At 7°, one can say the tangent almost equals the angle. Actually it shoud be, with small angle approximation, is "distance/[2 Tan(7/2)]"

2 Tan(7/2)≈ 2[(7/2)] = 7° (= 0.122173 Radian; see how remarkably close to the "Tan7°" above).

Well, I used the degree measure in 7°, just for demonstration but that should never enter Mathematical calculations, which should be in Radians. Radian measure (though cumbersome to handle for someone not well-versed in calculations) directly gives the true ratio, needing no other conversion (degrees need that). In Radian measure the circumference is π times Diameter. Instead we say the angle is π Radians. If Syene to Alexandria distance is also factored as a ratio in 'Radian measure'; we get circumference by scaling it up 2π times,

distance X [2π/Radian measure] = circumference.

Now we know from the calculator the value of 'π'. But they used to do it then, with 'fractions'; the best fit for 'π' is not 22/7 but

π = 335/113.

Easy to remember too: write pairs of first odd numbers in a sequence,113355. Cut it into two, the left part (lower integers) is put as denominator or divisor and the other (right) part goes to the top as numerator, that gets divided by the denominator.

And he even has factored the error (percentage) and to know how far he can be off the mark. I think as a civilised race, by now, educated humans should figure it out without going into esoteric details like, 'degrees', 'tangents' & all that, that take us further away from what we see on ground. Things like these tell the laymen apart from Scientists; but everyone needn't be a Scientist and talk in their language. It simply cuts off people from indulging in Science. They yearn to unravel the mystery but a gulf separates them from reaching 'undersatnding'.

- LoganLv 57 years ago
I'm assuming its a problem of knowing what words mean what.

The zenith is the part of the sky that is directly overhead. The Sun passed directly overhead Syene on the Summer Solstice (which happens on the same date every year).

North of Syene, in Alexandria, the Sun only came within 7 degrees of the zenith. From the very reasonable assumption that the Earth was round he could then calculate Earth's size.
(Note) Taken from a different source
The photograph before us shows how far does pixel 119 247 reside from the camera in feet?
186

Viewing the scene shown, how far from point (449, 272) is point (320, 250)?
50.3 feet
And stadia is the plural of stadium.

That's about as clear as I can imagine it. If you still don't understand you should specify which parts.

- John WLv 77 years ago
He knew that on the Summer Solstice, the Sun will be at it's highest point so that gave him a reference. He knew that it didn't seem to rise as much in a city north or him and he knew how far that city was therefore he could calculate the curvature of the Earth from the two different readings of how far the Sun got in the sky. The angles being parts of 360 and the circumference being prorated from that is based on an assumption that the Earth was spherical and he was just trying to work out how large the sphere was.

I would've used three distant points probably sails of ships at sea but that would've taken three people to do, his method just took one person and two summer solstices.